What’s to be made of Mike Quade’s 17-7 record as the Cubs’ skipper? What a shame that the best series the team’s had in St. Louis in over 20 years and the best road trip it’s ever enjoyed benefit no one in the Cub legions with the possible exception of Mr. Clean. Will Jim Hendry attach any significance to this run? The games are barely facsimiles of meaningful ones when pennants and playoff berths are still at stake. Here’s a thought: maybe hiring Quade would so underwhelm the masses that attendance would stay down next year and keep the pressure relatively low on the youngsters. They’ve been thriving under more or less those conditions this month.


Phil Rogers mentioned Seattle as perhaps another logical spot for Ryne Sandberg in yesterday’s Tribune. It makes some sense. Sandberg hails from Washington. There are going to be a lot of jobs open this winter and Sandberg will get one of them, I’m betting. I hope it’s the one he’s best-suited for in the organization he’s most familiar with in all ways, especially organizational history and personnel.


Recent remarks by Mr. Ricketts can easily be interpreted as Sandberg stage-setters. The best combination of the new ownership’s business instincts and fondness for the Cubs would seem to be #23. The combination of a philosophical downshift to homegrown young talent and a no-name manager will cost the royal family a lot of money in the short-term. More, I hope they decide, than they can afford.


Pay no attention to the man behind the meaningless lineup cards!

Jim Hendry says that he is in no rush to settle on and name Lou Piniella’s successor as the Cubs’ manager. Really? Then why travel all the way to Albuquerque to have lunch with Ryne Sandberg as Hendry did last week? Just to break the news gently that Ryno wouldn’t be called up to Chicago to peer over Mike Quade’s shoulder once Iowa’s season ended? I have a feeling that Sandberg believes, whether he’s been told so or not, that his laidbackness as a player has been a perceived weakness while he’s earned his managerial chops, so he’s sought to demonstrate that he can be fiery on an as needed basis.
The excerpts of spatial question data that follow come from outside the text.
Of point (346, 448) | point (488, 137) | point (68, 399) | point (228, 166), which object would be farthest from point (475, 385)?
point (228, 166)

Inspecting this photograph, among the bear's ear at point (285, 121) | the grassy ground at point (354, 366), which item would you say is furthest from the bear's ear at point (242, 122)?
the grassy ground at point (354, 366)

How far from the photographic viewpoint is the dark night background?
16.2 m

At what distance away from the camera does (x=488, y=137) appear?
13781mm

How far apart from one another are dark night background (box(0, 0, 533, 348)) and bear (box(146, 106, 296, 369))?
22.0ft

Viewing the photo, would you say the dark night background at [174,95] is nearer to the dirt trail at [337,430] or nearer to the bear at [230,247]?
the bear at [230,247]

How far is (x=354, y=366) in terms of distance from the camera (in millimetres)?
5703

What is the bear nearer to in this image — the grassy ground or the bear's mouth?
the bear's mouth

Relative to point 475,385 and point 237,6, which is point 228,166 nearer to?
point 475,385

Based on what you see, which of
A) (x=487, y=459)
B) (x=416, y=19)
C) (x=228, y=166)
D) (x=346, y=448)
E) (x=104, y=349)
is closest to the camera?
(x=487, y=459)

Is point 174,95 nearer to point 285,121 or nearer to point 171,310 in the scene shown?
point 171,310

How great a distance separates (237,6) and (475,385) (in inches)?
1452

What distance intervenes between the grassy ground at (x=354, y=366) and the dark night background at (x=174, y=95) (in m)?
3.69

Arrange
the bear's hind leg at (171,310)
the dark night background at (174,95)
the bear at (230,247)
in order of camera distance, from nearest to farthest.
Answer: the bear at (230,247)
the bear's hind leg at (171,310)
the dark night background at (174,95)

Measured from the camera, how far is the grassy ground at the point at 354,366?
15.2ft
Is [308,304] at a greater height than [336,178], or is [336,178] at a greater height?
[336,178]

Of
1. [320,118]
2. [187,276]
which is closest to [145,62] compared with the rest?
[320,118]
One of the things he may have been working on during his apprenticeship is the art of the timely ejection. As for Quade’s self-serving auditional mystery tour in Chicago, I’d be more inclined to give him points for a grandstand benching of Alfonso Soriano than the recently ballyhooed one of young Mr. Castro…

Long story short, Mark Hamilton's solo homer with two out in the top of the 9th gave Memphis a see-saw 7-6 win over Iowa today that also advanced the Redbirds to the PCL playoffs and ended the Cubs' season. The teams deadlocked for their divisional crown with records of 82-62 and split their season series 8-8 but the playoff berth goes to the visitors on the basis of their superior intra-divsional record.

It was another pulsating game in a pulsating series. I would say that the umpiring left a little to be desired, not necessarily in terms of the accuracy of calls, but in the length of fuses. After all, these were two teams in a dead heat with 140 games down and four to go. Thicken the skins and stop tossing people in the early innings. More on that later.

What a strange day at the ballpark. I arrived about 11:30 A.M. in time to see the Iowa Cubs' GM unloading champagne out of the back of his SUV. Special shampoo for the clubhouse showers. I had to leave five hours later for a wedding reception with the potential pennant-clincher still unresolved after 10 innings. Turns out I'd only seen two thirds of the game.

On my way into the ballpark a team official in a championship frame of mind mentioned to me that 18 of the players had been to the clubhouse chapel service that morning. It wasn't clear if he thought that somehow boded well for the game ahead. I asked him if Jeff Samardzija, the appointed starting pitcher, had been there. No, apparently he has neither a prayer nor a clue. What would Touchdown Jesus think?

Thanks to a 33 year-old journeyman who's probably had all he's likely to get of the big leagues, what remains of the Iowa Cubs took another big step toward a division pennant and the PCL playoffs with an 8-5 win over the Memphis Redbirds last night in Des Moines. Jeff Samardzija will take the mound this afternoon and try to toss the clincher.